Question

Convert (x-a)^2+y^2=k into polar co-ordinates

Answer 1

From 0,0

Answer 2

turn it into this form

\(r^2=2ar \cos \theta+k-a^2\)

? or .... actually i dont know what do u mean by from 0,0

Answer 3

Here is (x-a)^2+y^2=k
I'd like the 'centre of polar rotation' (i.e. the dot in the 1st picture) to be at the cartesian co-ordinates of 0,0

Answer 4

How do you get it into the form that you stated (sorry, I know next to nothing about polar co-ordinate making)

Answer 5

Converting between polar and Cartesian coordinates

\(x^2+y^2=r^2\)
\(x=r \cos \theta\)
\(y=r\sin \theta\)

### Information supplied
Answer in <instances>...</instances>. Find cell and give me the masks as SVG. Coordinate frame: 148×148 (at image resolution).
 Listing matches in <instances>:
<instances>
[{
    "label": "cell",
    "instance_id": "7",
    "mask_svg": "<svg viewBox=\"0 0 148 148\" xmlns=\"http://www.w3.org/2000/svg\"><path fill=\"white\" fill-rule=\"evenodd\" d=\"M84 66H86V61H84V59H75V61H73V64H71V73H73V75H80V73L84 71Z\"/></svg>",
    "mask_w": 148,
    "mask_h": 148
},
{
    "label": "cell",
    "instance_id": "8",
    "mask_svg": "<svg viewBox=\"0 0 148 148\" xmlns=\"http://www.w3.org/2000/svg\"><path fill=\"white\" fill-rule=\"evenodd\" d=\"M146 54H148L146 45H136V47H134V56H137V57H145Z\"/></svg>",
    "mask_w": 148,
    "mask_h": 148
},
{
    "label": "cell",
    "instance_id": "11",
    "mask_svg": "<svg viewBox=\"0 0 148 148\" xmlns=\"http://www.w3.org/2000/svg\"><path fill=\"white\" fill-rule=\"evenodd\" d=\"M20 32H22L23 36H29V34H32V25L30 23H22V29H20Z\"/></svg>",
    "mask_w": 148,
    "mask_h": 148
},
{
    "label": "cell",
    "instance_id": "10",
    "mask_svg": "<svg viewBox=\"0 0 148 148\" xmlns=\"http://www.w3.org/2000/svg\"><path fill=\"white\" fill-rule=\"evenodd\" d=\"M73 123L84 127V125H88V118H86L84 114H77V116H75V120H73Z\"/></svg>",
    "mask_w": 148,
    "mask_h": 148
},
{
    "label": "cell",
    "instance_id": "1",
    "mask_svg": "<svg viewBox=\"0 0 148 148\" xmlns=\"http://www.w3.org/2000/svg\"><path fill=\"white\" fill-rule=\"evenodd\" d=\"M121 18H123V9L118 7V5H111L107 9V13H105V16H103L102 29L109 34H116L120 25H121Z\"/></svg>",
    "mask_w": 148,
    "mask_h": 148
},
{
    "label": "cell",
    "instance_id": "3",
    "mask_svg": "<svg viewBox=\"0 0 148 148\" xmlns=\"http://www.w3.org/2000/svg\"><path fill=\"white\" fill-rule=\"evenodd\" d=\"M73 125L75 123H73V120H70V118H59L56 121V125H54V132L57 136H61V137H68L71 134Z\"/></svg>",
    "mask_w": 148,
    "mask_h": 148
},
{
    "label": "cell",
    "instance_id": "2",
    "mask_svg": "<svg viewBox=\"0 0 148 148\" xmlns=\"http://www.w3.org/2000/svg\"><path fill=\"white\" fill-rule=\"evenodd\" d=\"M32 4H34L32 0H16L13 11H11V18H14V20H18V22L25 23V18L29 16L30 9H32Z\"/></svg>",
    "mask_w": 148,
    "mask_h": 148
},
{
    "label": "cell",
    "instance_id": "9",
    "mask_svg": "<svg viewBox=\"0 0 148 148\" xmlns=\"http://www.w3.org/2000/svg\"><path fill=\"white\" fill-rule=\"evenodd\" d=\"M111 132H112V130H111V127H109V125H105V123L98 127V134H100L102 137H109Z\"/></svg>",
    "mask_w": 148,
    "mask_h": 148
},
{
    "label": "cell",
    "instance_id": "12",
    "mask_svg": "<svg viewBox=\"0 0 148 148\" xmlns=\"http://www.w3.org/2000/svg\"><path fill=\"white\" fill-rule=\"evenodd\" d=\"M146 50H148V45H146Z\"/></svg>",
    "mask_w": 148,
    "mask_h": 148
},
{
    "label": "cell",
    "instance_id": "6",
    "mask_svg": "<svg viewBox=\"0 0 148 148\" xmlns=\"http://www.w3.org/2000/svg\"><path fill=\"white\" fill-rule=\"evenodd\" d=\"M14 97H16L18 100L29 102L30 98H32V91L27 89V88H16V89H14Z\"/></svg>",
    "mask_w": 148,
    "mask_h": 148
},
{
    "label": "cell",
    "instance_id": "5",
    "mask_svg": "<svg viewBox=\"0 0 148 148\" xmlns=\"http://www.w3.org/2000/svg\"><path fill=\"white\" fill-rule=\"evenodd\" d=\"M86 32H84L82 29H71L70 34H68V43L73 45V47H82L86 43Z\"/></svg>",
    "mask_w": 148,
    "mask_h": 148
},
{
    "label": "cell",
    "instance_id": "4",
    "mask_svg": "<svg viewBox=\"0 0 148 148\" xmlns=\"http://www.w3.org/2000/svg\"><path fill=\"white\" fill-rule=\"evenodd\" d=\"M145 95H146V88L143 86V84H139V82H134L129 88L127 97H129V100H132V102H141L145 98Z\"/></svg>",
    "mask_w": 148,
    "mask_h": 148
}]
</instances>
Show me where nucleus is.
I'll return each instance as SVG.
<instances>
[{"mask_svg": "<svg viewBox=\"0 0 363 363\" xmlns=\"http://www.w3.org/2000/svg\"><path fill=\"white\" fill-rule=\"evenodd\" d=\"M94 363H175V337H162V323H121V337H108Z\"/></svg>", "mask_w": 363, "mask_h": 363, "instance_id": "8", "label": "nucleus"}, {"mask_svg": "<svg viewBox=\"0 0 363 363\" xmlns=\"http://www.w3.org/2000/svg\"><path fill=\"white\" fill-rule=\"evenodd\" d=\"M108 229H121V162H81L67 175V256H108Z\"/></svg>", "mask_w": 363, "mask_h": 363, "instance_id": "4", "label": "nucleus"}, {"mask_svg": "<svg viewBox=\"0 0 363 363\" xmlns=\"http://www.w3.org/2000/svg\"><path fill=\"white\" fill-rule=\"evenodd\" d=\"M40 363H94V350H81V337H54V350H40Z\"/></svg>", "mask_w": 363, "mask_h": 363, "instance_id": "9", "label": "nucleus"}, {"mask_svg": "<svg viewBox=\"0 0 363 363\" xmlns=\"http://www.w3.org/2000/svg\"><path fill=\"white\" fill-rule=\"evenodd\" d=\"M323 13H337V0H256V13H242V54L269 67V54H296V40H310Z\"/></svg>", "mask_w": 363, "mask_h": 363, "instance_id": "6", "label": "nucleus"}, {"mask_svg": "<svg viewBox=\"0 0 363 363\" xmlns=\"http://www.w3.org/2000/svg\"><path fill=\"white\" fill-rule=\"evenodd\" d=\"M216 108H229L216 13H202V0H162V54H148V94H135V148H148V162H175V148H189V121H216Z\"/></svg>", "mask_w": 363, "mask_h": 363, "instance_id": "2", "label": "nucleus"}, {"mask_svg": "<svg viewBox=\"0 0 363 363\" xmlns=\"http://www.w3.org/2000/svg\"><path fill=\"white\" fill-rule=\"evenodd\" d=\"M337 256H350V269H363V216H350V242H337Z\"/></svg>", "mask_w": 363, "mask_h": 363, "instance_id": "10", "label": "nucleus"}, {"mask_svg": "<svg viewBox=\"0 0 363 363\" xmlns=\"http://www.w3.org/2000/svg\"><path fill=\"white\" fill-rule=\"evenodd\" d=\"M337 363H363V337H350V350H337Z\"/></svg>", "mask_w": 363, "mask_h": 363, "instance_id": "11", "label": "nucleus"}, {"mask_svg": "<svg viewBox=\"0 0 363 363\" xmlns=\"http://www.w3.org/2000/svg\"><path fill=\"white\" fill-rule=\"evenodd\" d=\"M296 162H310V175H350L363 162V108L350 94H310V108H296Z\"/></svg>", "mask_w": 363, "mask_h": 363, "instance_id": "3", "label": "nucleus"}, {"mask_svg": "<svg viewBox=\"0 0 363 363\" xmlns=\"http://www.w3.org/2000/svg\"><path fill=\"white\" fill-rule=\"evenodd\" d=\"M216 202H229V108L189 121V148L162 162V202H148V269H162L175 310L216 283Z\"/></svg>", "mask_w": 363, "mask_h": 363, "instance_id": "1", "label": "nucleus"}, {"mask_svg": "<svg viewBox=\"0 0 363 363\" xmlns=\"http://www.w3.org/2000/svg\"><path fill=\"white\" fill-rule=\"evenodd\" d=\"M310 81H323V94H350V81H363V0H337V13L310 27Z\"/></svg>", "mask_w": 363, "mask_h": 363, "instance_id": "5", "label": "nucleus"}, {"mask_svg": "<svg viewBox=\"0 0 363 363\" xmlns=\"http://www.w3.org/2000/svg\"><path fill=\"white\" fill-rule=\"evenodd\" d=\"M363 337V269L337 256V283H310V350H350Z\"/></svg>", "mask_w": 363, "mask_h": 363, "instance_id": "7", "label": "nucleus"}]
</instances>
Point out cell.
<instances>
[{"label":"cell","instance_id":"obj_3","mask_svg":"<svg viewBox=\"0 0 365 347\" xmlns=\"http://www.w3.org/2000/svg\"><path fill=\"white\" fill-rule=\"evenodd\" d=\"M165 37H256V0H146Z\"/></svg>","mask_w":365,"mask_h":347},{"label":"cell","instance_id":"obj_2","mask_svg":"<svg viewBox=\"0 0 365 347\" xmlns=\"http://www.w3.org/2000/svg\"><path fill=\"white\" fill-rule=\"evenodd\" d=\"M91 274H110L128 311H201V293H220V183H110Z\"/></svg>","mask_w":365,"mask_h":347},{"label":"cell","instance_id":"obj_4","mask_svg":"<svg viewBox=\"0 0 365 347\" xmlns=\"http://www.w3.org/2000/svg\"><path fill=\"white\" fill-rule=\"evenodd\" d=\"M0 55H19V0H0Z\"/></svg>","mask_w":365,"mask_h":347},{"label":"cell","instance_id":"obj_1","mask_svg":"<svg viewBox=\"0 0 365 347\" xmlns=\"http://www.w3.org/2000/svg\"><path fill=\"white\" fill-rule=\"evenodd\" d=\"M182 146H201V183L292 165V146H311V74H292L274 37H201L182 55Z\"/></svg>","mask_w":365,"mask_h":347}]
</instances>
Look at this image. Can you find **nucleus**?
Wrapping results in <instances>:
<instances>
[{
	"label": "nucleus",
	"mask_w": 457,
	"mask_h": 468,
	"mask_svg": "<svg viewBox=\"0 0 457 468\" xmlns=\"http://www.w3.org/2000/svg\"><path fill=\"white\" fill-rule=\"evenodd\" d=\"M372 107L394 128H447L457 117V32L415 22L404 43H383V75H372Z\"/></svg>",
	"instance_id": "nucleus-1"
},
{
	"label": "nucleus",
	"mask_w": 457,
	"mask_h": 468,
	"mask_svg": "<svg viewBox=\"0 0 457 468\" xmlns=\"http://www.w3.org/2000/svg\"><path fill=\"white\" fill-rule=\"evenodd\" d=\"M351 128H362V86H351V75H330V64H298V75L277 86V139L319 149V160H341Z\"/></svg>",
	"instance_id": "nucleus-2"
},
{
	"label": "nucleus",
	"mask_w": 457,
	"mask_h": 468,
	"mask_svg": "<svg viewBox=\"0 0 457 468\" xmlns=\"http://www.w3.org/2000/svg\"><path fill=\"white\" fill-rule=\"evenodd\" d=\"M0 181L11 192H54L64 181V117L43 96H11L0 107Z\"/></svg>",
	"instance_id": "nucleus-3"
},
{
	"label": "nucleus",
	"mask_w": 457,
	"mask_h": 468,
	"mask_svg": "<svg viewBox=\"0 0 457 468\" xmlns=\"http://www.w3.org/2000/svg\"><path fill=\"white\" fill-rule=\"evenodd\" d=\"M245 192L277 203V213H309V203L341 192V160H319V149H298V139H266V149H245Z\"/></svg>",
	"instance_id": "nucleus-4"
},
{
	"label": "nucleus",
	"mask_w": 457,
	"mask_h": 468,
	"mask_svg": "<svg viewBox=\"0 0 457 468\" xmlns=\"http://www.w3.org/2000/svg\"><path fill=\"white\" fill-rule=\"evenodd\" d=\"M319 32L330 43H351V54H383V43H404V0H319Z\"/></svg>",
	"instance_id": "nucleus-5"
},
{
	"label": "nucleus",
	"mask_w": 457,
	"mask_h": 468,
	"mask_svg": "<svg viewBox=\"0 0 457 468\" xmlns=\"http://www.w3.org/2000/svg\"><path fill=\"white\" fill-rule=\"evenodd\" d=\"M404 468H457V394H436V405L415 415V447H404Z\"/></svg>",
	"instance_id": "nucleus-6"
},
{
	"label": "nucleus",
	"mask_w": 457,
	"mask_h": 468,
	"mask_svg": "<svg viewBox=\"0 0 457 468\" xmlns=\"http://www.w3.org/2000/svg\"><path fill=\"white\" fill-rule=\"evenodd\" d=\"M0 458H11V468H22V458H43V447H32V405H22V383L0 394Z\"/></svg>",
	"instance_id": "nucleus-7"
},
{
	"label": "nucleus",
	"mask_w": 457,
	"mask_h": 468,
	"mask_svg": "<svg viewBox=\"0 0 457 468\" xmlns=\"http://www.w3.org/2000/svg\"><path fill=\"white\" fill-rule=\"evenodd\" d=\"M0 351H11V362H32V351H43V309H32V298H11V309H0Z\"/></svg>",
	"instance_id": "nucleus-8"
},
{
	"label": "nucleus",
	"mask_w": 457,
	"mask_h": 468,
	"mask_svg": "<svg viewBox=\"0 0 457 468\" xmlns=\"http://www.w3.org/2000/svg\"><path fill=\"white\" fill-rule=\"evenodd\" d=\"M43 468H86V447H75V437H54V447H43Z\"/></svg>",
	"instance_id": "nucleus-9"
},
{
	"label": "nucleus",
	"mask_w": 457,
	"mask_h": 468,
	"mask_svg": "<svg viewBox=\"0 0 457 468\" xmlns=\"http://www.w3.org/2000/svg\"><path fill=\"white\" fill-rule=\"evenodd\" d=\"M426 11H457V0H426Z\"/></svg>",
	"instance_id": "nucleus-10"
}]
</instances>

### Directions
- A) In the forum thread, at what Cartesian coordinates does the asker want the center of polar rotation to be?
- B) Please collect every line of the records that contains the word "image", where case counts.

### Answers for the exercise
- A) At the Cartesian coordinates 0,0.

- B)
Answer in <instances>...</instances>. Find cell and give me the masks as SVG. Coordinate frame: 148×148 (at image resolution).
Look at this image. Can you find **nucleus**?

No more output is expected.